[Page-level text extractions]
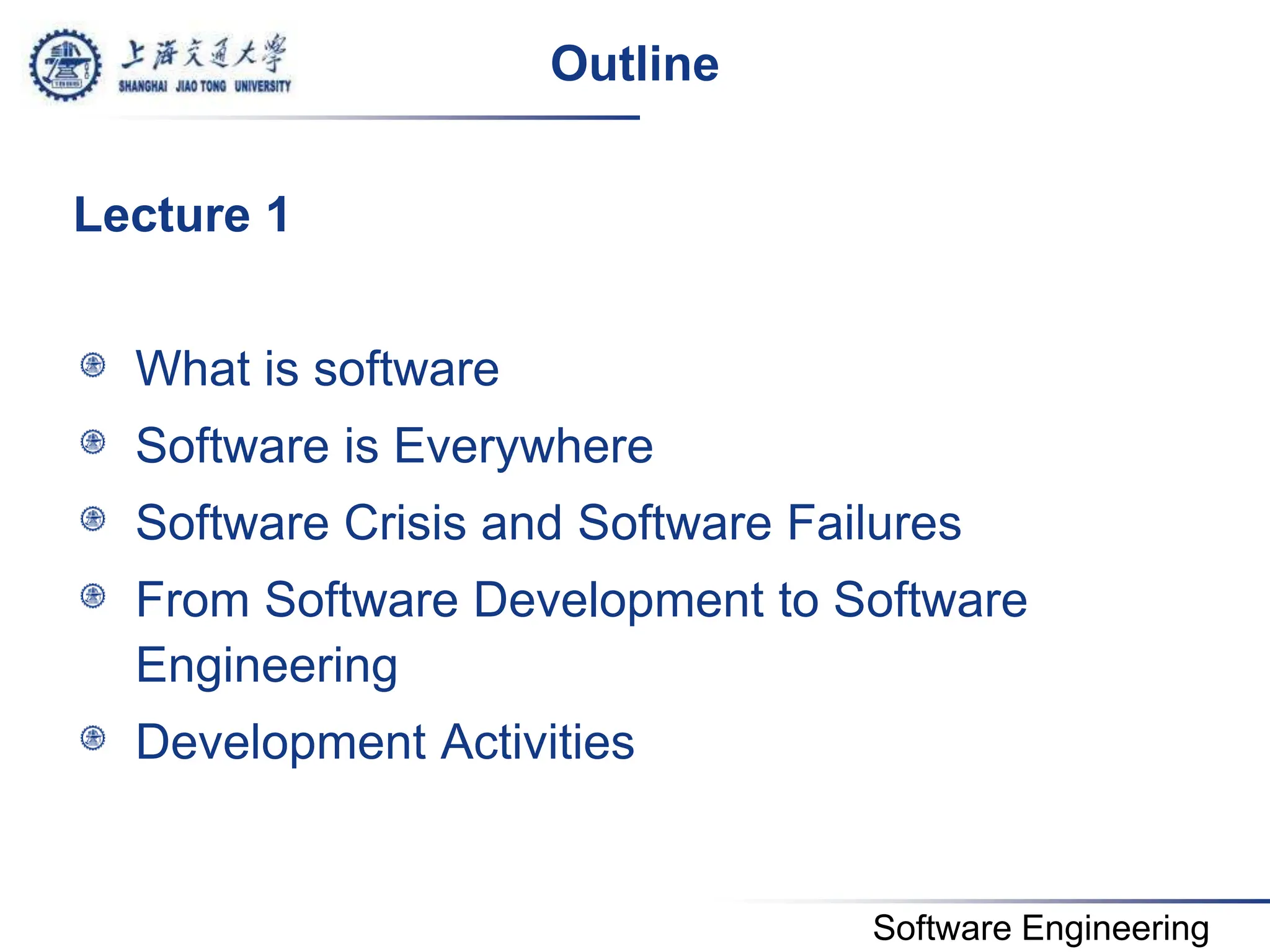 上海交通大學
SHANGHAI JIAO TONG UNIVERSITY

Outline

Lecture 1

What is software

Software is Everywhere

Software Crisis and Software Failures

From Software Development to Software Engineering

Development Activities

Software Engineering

Problem description: How many lines in the records hold the string "Development"? Reply with the number alone.

Solution to this problem: 2